What the task requires:
Quote the "When I Knew" passage below in full, word for word.

Text section:
When I Knew

The title is misleading. The question I still ask myself is not, “When did I know I was Jewish?” but, “How, in God’s name, did I not figure it out sooner?” I blame Captain von Trapp.

I cannot remember a time when I did not know the story of how my grandmother fled Czechoslovakia, weeks after the Germans invaded, with my two-year-old father in tow, to meet my grandfather in London (the story of how he got to London, however, remained a secret until much more recently). She was a great storyteller, and in her version, she was not a bold heroine, but a foolish and somewhat spoiled girl, slightly oblivious of the danger around her. I heard many times about how she charmed the Gestapo at the border into letting them leave, how they had to stay in Versailles, and how my grandmother abandoned my father every morning to the tender ministrations of “la promeneuse” so she could hot-foot it to Paris, and later, of their life in London and Wales, of ration cards, and air raids, and shoes that unaccountably did not get polished when you left them outside your door at night. What I did not hear anywhere attached to the story was the word, “Jew.” It was a word I never heard used by any member of my family, in any context.

Information given:
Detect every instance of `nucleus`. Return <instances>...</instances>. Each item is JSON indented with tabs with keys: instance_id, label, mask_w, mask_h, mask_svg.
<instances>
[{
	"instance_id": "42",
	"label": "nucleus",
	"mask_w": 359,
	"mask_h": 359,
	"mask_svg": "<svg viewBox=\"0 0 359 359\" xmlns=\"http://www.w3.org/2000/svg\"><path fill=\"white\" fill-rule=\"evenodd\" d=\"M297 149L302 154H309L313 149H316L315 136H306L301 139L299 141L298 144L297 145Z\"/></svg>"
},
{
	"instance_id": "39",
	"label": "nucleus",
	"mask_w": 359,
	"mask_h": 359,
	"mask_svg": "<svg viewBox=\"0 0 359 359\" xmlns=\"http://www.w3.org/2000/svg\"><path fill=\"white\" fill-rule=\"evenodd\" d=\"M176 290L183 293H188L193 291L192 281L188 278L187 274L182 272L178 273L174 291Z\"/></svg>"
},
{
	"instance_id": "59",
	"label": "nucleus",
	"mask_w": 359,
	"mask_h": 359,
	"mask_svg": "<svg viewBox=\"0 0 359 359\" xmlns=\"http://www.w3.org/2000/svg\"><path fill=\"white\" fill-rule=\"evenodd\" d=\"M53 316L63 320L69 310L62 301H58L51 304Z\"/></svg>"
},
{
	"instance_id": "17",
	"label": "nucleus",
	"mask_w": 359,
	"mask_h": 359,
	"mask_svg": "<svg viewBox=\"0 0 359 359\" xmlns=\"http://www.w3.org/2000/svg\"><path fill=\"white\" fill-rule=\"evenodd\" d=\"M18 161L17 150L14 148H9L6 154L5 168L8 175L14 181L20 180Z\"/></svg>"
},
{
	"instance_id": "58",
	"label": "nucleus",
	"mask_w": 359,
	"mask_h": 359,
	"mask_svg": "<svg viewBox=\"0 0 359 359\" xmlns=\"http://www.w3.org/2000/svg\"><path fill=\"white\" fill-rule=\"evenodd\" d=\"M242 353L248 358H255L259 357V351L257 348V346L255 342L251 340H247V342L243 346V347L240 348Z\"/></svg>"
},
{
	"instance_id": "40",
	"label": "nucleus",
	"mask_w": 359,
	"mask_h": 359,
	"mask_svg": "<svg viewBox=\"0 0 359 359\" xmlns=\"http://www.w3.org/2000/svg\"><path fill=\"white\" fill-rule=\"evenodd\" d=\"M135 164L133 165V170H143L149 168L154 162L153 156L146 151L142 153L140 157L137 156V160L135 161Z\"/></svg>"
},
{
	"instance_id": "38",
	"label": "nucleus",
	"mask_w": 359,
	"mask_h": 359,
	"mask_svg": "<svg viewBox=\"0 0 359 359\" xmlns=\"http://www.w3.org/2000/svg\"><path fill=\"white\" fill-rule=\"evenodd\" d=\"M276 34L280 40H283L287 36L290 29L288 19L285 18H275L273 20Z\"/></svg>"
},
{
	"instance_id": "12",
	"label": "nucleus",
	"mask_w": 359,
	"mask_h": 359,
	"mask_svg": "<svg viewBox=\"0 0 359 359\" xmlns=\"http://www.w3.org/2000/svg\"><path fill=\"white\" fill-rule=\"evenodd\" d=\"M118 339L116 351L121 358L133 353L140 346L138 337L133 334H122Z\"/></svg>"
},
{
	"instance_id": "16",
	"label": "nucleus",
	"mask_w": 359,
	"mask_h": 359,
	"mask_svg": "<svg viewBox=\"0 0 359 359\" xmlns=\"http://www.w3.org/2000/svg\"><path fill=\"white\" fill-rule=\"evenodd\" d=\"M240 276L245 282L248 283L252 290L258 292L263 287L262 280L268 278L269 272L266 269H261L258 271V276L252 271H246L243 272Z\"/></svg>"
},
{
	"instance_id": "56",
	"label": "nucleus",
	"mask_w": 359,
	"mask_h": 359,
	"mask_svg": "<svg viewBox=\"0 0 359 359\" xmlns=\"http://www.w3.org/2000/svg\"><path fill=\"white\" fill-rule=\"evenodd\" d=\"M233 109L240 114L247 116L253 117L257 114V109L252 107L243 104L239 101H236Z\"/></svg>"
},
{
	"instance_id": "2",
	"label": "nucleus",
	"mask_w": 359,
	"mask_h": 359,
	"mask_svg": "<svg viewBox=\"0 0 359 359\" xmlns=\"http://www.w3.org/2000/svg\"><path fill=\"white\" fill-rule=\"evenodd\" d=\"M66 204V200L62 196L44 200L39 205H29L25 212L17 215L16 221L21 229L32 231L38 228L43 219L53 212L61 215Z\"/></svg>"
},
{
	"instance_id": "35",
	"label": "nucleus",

Solution:
When I Knew

The title is misleading. The question I still ask myself is not, “When did I know I was Jewish?” but, “How, in God’s name, did I not figure it out sooner?” I blame Captain von Trapp.

I cannot remember a time when I did not know the story of how my grandmother fled Czechoslovakia, weeks after the Germans invaded, with my two-year-old father in tow, to meet my grandfather in London (the story of how he got to London, however, remained a secret until much more recently). She was a great storyteller, and in her version, she was not a bold heroine, but a foolish and somewhat spoiled girl, slightly oblivious of the danger around her. I heard many times about how she charmed the Gestapo at the border into letting them leave, how they had to stay in Versailles, and how my grandmother abandoned my father every morning to the tender ministrations of “la promeneuse” so she could hot-foot it to Paris, and later, of their life in London and Wales, of ration cards, and air raids, and shoes that unaccountably did not get polished when you left them outside your door at night. What I did not hear anywhere attached to the story was the word, “Jew.” It was a word I never heard used by any member of my family, in any context.